Croydon Council officials have admitted that they need to speed up their own work if they are to implement 20mph speed limits on all the borough’s residential streets.
The council wants to skip the opinion surveys which it used as a form of consultation over the introduction of 20mph zones in the north of the borough and which almost thwarted the entire project.
The case for 20mph speed limits on residential streets – the reduced limit does not apply to major roads – is well made, on environmental, air quality grounds as well as for safety concerns, with organisations including the Royal Society for the Prevention of Accidents providing reams of statistics to show how cars travelling at slower speeds are less likely to cause serious or fatal injury if involved in a collision, and even avoid collisions altogether.
Yet even in the Labour-voting north of the borough, the Labour-run council’s previous 20mph zone public consultations have been close-run things – in part, at least, because of a defiant and sometimes barely legal one-man campaign from car lobbyist Peter Morgan, who managed to turn the consultations into referendums on the subject, utilising multiple online identities to support his opposition. In one zone, public approval for 20mph zones was a mere 52 per cent…
Meanwhile, as the case for 20mph zones is to be made to the south of the borough, Coulsdon resident Morgan, despite having been kicked out of both the Tory Party and UKIP, continues to operate in some capacity as a traffic adviser to the Croydon Conservatives.
With time running out to implement 20mph zones, Tony Newman’s Labour group has decided to drop the pretence at public involvement and instead conduct only the bare minimum consultation as required by law. The time-consuming optional opinion surveys will be dropped.

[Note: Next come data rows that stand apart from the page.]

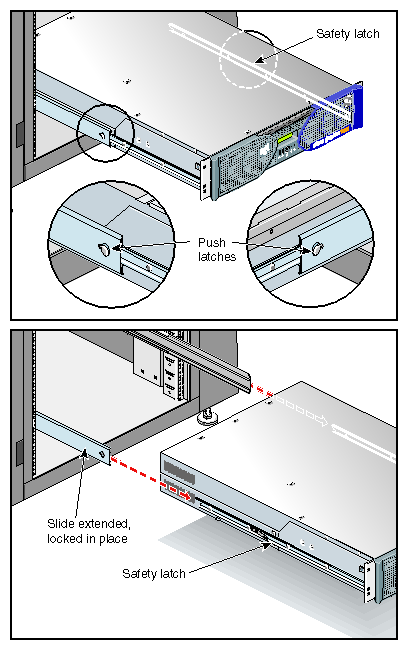 Safety latch

Push latches

Slide extended, locked in place

Safety latch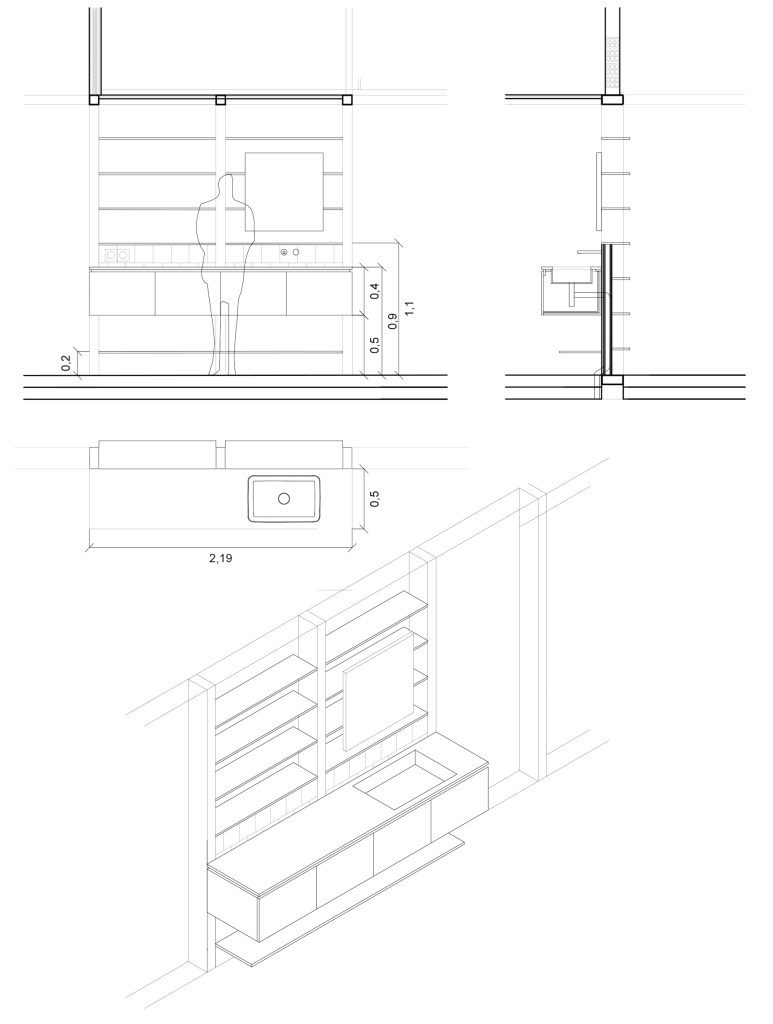 0,2
0,4
0,5
0,9
1,1
0,5
2,19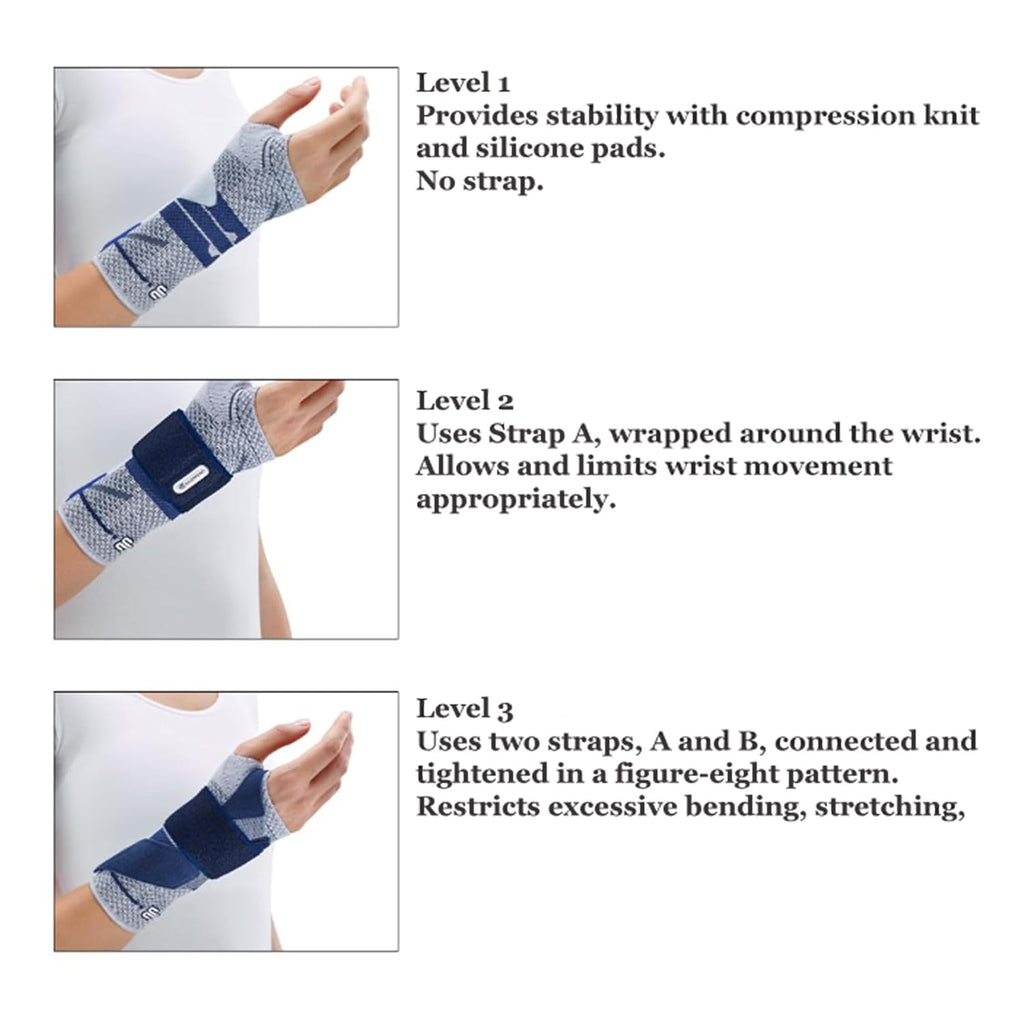 Level 1
Provides stability with compression knit and silicone pads.
No strap.

Level 2
Uses Strap A, wrapped around the wrist.
Allows and limits wrist movement appropriately.

Level 3
Uses two straps, A and B, connected and tightened in a figure-eight pattern.
Restricts excessive bending, stretching,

In a statement issued from Fisher’s Folly this week, the council said that it “wants to make sure of hitting its March 2018 implementation timetable by formally consulting the three remaining areas at the same time in January and February 2017”.
What the council calls “recommendations”, will be rubber-stamped without alteration at the council cabinet meeting on December 12.

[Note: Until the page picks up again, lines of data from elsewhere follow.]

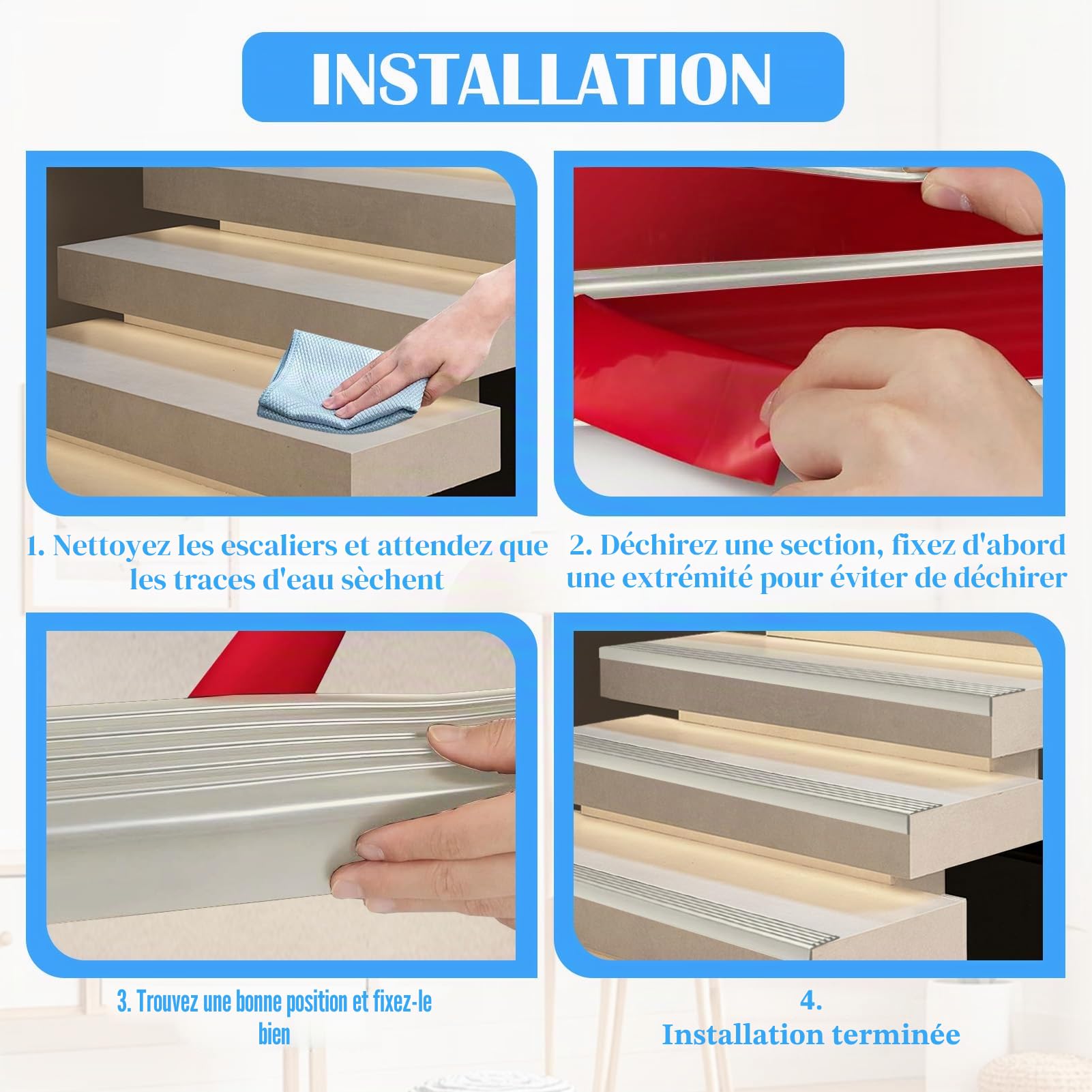 INSTALLATION

1. Nettoyez les escaliers et attendez que les traces d'eau sèchent

2. Déchirez une section, fixez d'abord une extrémité pour éviter de déchirer

3. Trouvez une bonne position et fixez-le bien

4.
Installation terminée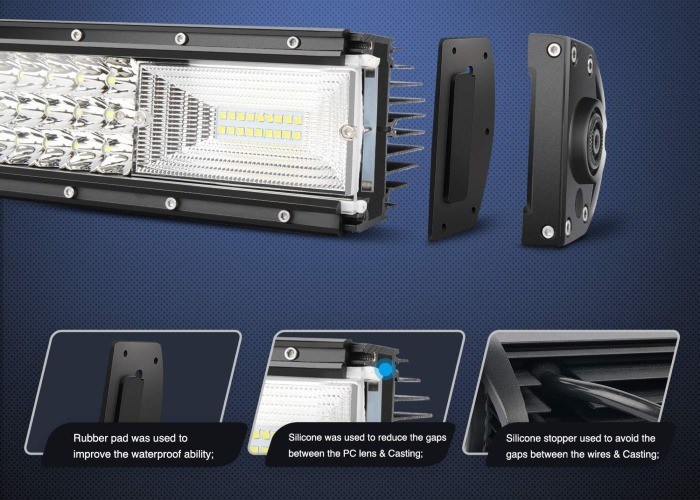 Rubber pad was used to improve the waterproof ability;

Silicone was used to reduce the gaps between the PC lens & Casting;

Silicone stopper used to avoid the gaps between the wires & Casting;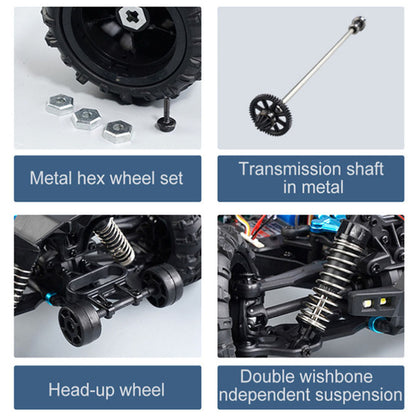 Metal hex wheel set

Transmission shaft in metal

Head-up wheel

Double wishbone ndependent suspension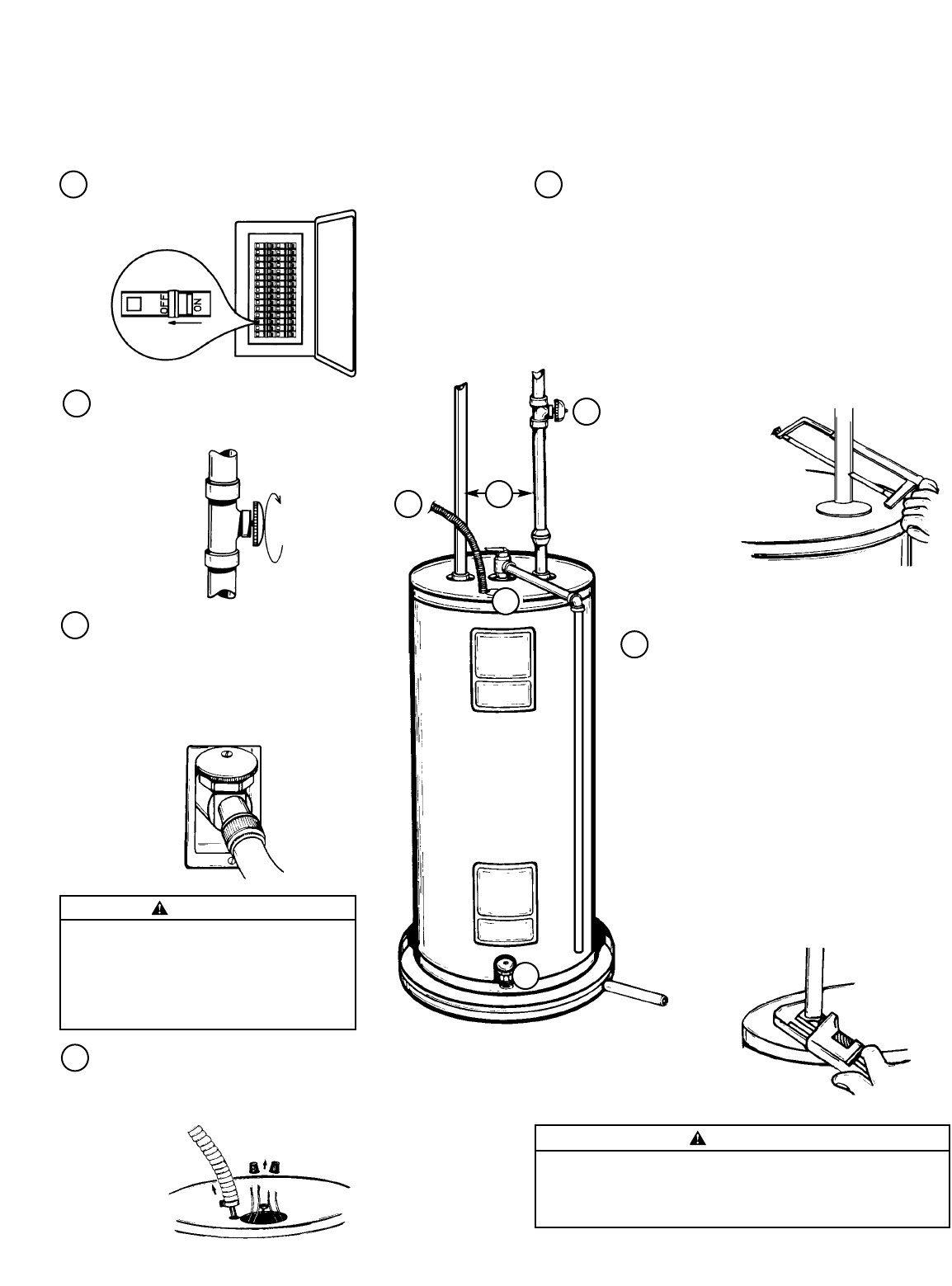 OFF

ON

“The cabinet report states that the change is necessary to meet the March 2018 timetable because engagement on areas 1 and 2 took longer than expected, and that this would simplify the consultation process,” the council stated, in a rare admission that officials have miscalculated and mishandled the process to deliver what was a manifesto commitment from Labour in 2014.
“This makes our 20mph consultation process simpler and more like what other London boroughs have done, and every household and business in the three areas will get to have their say,” according to Stuart King, the council’s cabinet member for transport.
Of course, a key aspect of speed limits is enforcement, and there is justifiable scepticism among the public that the under-resourced and under-staffed police are doing enough – if anything at all – to monitor and catch drivers who ignore the 20mph limits.
The council this week claimed, “Police have already been monitoring and catching speeding drivers in Area 1 streets since they became 20mph.” Notably, though, they provided no statistics for the number of prosecutions arising as a consequence of this police action. Which probably means that there haven’t been any at all.